▶ _EXTRAIT DE L'ARTICLE_
^^^^^^^^^^^^^^^^
Le réchauffement accélère t-il ? par Sylvestre Huet

Publié le par Les communistes de Pierre Bénite

Le réchauffement climatique serait-il en train de s’emballer ? Les climatologues sont-ils passés à côté d’une accélération du changement en cours ? Le sujet est chaud chez les climatologues… comme dans les discussions de comptoir ou des articles de journalistes. Logique. Certains phénomènes climatiques récents semblent donner le tournis à la science du climat.

 

Par exemple, ces températures de l’océan entre 60°S et 60°N qui explosent tous les records connus. Les derniers mois montrent une hausse par rapport au record précédent équivalente à 20 ans de réchauffement moyen !

 

Habitués à voir les océans jouer un rôle de modérateurs – parce que l’inertie thermique de l’eau est bien plus forte que celle de l’air dit la physique – les climatologues et océanographes en restent babas.

 

 

Ou alors, cette étendue spectaculaire des incendies de forêts au Canada, durant l’été 2023 avec les effets en cascade sur l’environnement, la biodiversité, la santé publique ou l’économie.

 

Les incendies de forêts au Canada ont dévasté des surfaces de plus de 17 millions d’hectares, soit pas loin du tiers de la France hexagonale. source https://twitter.com/SergeZaka/status/1702031453914042626/photo/1

 

Mais se passe t-il vraiment quelque chose, et quoi dans le système climatique qui pourrait s’apparenter à un emballement ?
^^^^^^^^^^^^^^^^
▶ _ENREGISTREMENTS_

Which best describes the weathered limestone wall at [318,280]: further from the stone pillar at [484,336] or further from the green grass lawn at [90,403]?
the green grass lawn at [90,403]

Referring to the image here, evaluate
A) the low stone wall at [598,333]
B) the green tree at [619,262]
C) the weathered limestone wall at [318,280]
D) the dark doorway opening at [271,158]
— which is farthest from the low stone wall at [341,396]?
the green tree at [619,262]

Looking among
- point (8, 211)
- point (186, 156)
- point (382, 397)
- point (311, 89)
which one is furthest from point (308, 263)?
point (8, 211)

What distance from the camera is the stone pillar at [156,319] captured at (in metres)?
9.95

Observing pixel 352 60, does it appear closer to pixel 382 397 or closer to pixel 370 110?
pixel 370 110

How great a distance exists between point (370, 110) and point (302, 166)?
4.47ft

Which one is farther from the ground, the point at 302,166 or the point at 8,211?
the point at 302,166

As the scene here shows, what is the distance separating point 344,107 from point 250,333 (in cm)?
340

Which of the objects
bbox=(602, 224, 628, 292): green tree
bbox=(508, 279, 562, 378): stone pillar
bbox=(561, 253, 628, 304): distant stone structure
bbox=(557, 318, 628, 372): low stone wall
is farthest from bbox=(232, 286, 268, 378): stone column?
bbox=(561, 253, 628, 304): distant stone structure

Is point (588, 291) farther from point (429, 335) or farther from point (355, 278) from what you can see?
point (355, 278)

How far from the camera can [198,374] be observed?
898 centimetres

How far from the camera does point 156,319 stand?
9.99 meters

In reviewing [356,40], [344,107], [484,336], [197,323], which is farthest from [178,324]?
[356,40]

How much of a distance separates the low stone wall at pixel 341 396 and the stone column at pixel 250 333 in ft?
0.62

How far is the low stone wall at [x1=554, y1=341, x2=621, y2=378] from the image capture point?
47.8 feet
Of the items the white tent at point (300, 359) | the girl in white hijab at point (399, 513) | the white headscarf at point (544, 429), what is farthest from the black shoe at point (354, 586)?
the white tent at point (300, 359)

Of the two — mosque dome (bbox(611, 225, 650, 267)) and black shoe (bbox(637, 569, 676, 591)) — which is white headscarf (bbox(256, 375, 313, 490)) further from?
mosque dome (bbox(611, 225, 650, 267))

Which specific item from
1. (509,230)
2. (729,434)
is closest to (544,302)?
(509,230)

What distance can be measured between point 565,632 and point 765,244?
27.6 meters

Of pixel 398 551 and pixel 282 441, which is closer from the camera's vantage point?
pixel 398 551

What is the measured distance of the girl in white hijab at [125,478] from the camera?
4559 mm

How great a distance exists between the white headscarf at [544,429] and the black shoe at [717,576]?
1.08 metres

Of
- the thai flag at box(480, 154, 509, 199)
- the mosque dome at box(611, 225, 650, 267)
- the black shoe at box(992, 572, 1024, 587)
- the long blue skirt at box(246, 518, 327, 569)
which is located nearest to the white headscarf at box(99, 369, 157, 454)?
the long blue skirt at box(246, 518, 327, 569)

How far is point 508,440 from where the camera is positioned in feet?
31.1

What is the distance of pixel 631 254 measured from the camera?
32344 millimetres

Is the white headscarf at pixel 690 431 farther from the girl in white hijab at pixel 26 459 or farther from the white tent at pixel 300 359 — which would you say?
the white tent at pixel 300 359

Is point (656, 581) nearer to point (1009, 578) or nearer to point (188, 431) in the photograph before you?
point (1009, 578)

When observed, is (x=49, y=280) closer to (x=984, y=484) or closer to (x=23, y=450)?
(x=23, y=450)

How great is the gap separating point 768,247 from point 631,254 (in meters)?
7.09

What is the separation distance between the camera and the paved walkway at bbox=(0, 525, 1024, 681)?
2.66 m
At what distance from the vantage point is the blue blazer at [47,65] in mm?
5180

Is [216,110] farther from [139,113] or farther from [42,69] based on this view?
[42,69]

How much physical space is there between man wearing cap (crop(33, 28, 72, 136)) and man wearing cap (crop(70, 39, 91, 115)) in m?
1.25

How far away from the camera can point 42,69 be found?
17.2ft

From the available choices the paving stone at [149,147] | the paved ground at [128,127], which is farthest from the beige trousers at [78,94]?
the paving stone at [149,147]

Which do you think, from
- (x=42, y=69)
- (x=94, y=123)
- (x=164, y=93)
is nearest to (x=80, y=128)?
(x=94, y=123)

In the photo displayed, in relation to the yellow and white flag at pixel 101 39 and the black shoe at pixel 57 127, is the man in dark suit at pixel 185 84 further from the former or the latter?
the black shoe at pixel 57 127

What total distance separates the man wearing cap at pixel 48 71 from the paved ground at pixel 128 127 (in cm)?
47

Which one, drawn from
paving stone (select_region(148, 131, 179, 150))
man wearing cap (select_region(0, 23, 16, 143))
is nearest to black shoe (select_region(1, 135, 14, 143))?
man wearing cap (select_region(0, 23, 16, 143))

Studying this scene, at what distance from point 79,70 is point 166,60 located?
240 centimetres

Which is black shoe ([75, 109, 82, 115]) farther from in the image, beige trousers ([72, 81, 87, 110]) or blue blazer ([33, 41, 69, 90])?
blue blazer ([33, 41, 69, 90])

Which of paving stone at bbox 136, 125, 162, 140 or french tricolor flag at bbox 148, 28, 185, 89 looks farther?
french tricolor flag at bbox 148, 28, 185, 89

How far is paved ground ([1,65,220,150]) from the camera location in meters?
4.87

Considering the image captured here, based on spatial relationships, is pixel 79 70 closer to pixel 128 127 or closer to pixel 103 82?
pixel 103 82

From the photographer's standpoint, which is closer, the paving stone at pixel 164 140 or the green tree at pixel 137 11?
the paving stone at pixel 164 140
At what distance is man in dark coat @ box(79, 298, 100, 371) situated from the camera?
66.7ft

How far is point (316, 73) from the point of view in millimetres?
^^^^^^^^^^^^^^^^
▶ _CONSIGNE_
Recopie le passage de l'article sur le réchauffement qui va de « Le réchauffement climatique » jusqu'à « réchauffement moyen ! », en remplaçant « climatologues » par « scientifiques ». Les enregistrements ne servent à rien ici.

▶ _RÉPONSE COMPLÈTE_
Le réchauffement climatique serait-il en train de s’emballer ? Les scientifiques sont-ils passés à côté d’une accélération du changement en cours ? Le sujet est chaud chez les scientifiques… comme dans les discussions de comptoir ou des articles de journalistes. Logique. Certains phénomènes climatiques récents semblent donner le tournis à la science du climat.

 

Par exemple, ces températures de l’océan entre 60°S et 60°N qui explosent tous les records connus. Les derniers mois montrent une hausse par rapport au record précédent équivalente à 20 ans de réchauffement moyen !